__Selected text__

--- START ---

Vytautas Pikturna (February 26, 1915 – January 19, 2002) was a Lithuanian Catholic priest and survivor of the Dachau concentration camp. He was a distinguished figure in pastoral work in Lithuania, Germany, and the United States.
== Early life and education ==
Vytautas Pikturna was born in Kelmė, Lithuania, during World War I. His father, Jurgis Pikturna, was conscripted to fight on the side of the Imperial Russian Army during the war, while his mother, Emilija, worked as a seamstress.

Pikturna completed his primary and middle school education in Kelmė and later attended the Šiauliai Boys' Gymnasium (now Julius Janonis Gymnasium), where he demonstrated a talent for reciting poetry. Following his mother’s death in 1932, he worked as a tutor to support his younger siblings.

In 1934, Pikturna graduated from the gymnasium and entered the Kaunas Priest Seminary. On June 3, 1939, he was ordained and began working as a teacher of religion at the 4th Gymnasium in Kaunas, where he also served as chaplain. Simultaneously, he pursued advanced studies in theology and philosophy at Vytautas Magnus University.

== World War II and imprisonment ==
After the Soviet occupation of Lithuania in 1940, Pikturna lost his teaching position and sought refuge with Father Latvėnas at Kaunas Cathedral Basilica. During the German repatriation process, Pikturna obtained German origin documents and relocated to Germany, where he served Lithuanian expatriates.

On October 20, 1941, Pikturna was arrested by the Gestapo due to his opposition to Nazi policies. He was imprisoned in several German cities, including Wolfenbüttel, Braunschweig, Hannover, Kassel, Frankfurt, and Nuremberg, before being transferred to the Dachau concentration camp on February 20, 1942. Despite the harsh conditions, Pikturna survived and was liberated from Dachau by American forces on April 29, 1945.

--- END ---

__Supplied data__
--- START ---

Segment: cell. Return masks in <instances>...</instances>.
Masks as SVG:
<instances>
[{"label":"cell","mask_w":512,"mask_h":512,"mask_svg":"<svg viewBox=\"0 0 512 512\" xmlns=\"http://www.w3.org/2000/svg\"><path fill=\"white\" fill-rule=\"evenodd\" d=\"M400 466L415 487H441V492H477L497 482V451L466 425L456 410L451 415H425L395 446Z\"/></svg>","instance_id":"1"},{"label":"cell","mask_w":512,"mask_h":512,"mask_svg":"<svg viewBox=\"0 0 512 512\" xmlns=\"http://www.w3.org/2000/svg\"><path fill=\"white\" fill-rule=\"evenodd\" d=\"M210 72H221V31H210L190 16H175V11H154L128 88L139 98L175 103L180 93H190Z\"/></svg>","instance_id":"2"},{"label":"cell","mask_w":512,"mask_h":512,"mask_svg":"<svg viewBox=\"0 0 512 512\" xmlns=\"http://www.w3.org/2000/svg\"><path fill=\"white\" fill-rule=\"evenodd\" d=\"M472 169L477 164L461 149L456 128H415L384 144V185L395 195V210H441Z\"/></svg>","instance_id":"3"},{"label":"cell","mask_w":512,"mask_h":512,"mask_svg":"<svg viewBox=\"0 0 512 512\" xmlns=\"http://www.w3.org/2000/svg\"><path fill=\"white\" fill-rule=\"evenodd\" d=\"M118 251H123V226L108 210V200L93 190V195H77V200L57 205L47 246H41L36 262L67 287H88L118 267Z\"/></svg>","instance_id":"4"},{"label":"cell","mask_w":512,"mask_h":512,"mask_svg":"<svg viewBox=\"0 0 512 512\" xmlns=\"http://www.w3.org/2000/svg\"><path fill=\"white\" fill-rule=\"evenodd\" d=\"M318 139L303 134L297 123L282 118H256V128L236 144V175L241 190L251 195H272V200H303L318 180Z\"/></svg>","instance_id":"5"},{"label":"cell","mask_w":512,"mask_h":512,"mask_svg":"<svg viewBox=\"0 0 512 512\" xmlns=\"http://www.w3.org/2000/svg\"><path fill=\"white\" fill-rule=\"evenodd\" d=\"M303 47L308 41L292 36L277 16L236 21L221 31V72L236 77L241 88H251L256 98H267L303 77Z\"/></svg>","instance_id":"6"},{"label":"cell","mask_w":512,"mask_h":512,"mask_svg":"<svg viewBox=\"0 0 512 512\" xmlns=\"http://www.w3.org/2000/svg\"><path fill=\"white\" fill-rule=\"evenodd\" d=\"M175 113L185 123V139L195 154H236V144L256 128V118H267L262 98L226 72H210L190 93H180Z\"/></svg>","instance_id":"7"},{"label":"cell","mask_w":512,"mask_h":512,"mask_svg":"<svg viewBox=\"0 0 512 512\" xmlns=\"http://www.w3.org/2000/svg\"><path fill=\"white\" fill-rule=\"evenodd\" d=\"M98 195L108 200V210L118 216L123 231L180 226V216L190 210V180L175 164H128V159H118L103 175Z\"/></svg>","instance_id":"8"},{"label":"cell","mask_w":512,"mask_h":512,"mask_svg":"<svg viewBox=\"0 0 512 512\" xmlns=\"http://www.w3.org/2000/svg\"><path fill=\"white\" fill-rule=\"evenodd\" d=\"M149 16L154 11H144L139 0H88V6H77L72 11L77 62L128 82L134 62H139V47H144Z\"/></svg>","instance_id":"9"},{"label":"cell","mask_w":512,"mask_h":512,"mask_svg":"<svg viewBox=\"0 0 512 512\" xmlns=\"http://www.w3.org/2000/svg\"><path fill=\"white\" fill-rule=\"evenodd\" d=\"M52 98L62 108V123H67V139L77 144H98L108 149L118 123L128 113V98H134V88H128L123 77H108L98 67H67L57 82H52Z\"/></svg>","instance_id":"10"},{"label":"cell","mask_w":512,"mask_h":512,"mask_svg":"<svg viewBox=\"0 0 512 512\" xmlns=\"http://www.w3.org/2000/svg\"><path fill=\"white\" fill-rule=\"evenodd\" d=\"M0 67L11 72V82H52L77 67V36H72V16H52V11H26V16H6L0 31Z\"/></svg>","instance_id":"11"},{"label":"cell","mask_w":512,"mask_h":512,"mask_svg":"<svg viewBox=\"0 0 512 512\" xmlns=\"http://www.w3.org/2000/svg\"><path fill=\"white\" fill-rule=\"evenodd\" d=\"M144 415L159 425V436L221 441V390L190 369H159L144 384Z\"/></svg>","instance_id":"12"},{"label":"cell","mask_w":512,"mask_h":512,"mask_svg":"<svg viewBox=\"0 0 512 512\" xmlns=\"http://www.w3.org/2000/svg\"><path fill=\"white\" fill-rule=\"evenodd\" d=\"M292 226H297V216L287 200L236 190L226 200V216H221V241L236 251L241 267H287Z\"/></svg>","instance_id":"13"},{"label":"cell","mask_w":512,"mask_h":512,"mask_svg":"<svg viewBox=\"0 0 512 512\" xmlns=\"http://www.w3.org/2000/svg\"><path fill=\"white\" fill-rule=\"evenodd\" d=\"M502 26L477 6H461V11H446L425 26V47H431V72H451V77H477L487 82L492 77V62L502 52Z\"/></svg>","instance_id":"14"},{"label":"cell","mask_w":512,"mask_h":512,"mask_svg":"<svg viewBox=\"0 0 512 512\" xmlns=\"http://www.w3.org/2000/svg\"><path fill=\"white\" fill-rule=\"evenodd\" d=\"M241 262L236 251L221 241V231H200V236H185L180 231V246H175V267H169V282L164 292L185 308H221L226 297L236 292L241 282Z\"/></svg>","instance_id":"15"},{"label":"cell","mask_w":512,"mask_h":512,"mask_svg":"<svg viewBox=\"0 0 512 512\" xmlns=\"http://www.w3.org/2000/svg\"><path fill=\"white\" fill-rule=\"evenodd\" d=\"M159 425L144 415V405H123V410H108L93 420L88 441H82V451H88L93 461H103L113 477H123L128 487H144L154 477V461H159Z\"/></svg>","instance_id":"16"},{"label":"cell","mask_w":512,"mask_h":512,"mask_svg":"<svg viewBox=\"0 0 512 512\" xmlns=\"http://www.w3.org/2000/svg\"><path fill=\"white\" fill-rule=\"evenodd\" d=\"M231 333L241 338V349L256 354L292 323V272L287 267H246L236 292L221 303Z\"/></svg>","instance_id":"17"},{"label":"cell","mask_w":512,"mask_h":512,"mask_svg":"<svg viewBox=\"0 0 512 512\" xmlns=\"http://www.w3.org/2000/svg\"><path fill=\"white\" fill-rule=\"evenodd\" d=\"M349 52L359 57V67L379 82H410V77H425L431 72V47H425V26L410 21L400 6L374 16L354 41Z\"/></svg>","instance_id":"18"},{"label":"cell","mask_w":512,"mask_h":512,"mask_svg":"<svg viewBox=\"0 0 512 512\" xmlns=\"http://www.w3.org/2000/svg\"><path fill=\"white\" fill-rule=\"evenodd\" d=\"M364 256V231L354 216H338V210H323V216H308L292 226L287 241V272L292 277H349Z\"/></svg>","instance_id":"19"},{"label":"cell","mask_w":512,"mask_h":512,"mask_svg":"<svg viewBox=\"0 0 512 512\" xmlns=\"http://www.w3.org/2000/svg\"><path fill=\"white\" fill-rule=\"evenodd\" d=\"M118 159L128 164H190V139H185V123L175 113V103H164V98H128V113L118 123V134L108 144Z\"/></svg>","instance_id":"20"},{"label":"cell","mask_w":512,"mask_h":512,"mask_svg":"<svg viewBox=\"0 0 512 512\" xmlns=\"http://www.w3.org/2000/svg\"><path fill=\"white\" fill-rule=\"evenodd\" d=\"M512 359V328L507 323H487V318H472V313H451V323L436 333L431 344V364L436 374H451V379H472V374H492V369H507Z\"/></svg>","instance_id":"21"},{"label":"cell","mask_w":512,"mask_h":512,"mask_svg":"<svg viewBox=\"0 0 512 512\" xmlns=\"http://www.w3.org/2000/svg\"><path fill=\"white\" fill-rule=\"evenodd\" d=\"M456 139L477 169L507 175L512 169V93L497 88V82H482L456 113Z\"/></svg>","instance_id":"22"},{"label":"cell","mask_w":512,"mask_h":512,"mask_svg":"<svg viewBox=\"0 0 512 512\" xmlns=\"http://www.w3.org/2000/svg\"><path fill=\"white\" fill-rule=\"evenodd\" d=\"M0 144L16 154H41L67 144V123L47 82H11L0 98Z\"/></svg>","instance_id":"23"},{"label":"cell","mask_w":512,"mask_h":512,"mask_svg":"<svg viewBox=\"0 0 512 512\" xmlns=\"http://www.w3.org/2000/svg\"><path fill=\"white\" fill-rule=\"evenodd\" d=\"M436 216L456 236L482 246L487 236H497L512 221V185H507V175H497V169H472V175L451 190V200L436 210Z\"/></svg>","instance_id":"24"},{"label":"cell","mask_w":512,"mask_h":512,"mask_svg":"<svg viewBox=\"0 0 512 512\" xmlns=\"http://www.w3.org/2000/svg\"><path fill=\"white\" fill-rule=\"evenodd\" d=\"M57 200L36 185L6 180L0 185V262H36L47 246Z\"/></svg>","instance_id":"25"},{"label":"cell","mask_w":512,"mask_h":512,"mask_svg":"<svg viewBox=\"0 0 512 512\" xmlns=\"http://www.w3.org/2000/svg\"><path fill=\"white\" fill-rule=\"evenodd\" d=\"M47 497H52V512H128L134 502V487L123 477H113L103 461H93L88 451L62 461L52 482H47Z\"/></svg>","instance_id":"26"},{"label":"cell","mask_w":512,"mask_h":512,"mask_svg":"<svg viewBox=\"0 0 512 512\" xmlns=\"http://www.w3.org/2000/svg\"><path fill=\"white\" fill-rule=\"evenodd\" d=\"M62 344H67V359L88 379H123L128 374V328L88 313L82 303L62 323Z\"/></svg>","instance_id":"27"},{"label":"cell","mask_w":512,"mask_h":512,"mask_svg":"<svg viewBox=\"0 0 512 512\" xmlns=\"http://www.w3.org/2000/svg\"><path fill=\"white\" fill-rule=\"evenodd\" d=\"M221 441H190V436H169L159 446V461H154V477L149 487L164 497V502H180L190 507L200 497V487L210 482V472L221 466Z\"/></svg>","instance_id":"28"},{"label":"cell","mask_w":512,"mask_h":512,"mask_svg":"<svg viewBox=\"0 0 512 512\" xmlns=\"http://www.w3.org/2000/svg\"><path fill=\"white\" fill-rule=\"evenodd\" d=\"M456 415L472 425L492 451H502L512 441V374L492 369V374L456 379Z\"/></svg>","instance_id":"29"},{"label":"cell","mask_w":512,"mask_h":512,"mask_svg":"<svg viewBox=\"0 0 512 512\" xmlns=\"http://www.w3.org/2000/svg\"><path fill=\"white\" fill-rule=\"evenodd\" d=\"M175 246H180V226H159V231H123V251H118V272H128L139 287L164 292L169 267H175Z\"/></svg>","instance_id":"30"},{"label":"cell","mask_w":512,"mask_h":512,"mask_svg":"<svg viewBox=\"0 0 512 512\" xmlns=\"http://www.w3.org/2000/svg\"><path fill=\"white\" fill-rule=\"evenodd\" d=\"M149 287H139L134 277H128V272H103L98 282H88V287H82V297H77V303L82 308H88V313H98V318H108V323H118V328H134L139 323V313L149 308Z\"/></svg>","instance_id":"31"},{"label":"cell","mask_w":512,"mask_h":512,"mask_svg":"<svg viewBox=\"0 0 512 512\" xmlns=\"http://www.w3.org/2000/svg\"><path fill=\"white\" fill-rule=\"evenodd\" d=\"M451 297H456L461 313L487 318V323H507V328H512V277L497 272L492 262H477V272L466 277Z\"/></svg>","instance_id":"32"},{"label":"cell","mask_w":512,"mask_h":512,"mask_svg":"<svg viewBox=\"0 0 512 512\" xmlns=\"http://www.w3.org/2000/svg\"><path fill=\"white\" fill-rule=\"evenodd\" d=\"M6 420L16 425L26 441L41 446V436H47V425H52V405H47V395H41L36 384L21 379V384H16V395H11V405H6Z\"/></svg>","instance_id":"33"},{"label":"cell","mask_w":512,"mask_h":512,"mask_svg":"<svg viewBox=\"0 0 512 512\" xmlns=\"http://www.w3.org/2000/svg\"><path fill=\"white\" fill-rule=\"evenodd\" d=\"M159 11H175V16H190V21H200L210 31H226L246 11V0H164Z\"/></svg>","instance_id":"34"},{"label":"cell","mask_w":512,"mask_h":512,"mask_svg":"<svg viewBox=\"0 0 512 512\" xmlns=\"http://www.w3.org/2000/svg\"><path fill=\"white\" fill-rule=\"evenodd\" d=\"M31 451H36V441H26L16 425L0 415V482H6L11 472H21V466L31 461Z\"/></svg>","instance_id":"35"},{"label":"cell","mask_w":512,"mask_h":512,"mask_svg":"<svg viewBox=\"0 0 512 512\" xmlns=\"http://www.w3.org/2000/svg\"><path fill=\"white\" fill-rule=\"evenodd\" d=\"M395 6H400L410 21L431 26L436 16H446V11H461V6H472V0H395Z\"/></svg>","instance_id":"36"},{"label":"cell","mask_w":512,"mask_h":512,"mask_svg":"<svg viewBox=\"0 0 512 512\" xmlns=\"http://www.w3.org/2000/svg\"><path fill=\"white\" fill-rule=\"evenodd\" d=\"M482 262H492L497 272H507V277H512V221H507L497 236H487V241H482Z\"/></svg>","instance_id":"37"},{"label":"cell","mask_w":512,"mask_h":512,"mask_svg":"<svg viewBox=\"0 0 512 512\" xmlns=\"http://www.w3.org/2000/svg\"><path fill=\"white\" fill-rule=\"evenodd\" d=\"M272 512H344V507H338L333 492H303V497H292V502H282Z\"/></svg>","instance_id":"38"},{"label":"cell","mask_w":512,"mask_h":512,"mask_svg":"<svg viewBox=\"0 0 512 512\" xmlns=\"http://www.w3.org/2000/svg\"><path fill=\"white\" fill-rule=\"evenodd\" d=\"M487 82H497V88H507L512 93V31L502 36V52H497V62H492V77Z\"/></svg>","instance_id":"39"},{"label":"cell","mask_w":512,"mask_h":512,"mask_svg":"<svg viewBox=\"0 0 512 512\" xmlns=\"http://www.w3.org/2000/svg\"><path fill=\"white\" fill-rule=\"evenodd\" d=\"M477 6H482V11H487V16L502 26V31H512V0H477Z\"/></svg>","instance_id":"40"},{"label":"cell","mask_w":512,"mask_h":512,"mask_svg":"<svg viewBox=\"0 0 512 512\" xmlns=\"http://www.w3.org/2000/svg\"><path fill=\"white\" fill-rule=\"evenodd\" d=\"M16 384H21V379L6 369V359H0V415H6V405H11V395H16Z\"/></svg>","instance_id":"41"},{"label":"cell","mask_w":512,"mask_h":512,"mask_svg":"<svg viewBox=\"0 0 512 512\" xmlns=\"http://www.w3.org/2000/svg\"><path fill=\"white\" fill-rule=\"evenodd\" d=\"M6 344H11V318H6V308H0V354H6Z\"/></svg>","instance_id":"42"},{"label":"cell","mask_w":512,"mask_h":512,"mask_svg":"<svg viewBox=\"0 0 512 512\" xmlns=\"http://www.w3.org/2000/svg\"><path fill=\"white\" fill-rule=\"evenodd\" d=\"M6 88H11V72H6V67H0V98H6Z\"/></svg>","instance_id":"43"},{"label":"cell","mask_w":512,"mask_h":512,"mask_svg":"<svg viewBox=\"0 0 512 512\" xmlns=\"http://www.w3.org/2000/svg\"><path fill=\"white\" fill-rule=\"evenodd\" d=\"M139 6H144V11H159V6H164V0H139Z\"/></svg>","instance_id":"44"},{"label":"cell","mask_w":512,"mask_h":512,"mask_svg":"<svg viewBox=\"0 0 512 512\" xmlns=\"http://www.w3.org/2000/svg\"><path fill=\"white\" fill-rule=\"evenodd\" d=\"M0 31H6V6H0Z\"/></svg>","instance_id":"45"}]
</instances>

--- END ---

__Tasks__
1 > In the biography of Vytautas Pikturna, rewrite the paragraph that begins "In 1934, Pikturna graduated" as a short bulleted list that keeps its main facts.
2 > List the German cities where, according to the Pikturna biography, he was imprisoned before his transfer to Dachau.
3 > According to the Pikturna biography, who liberated him from Dachau, and on what date?

__Answers for the tasks__
1 >
- 1934: graduated from the gymnasium and entered the Kaunas Priest Seminary
- June 3, 1939: ordained
- Then taught religion and served as chaplain at the 4th Gymnasium in Kaunas
- At the same time, pursued advanced studies in theology and philosophy at Vytautas Magnus University

2 > Wolfenbüttel, Braunschweig, Hannover, Kassel, Frankfurt, Nuremberg

3 > American forces liberated him on April 29, 1945.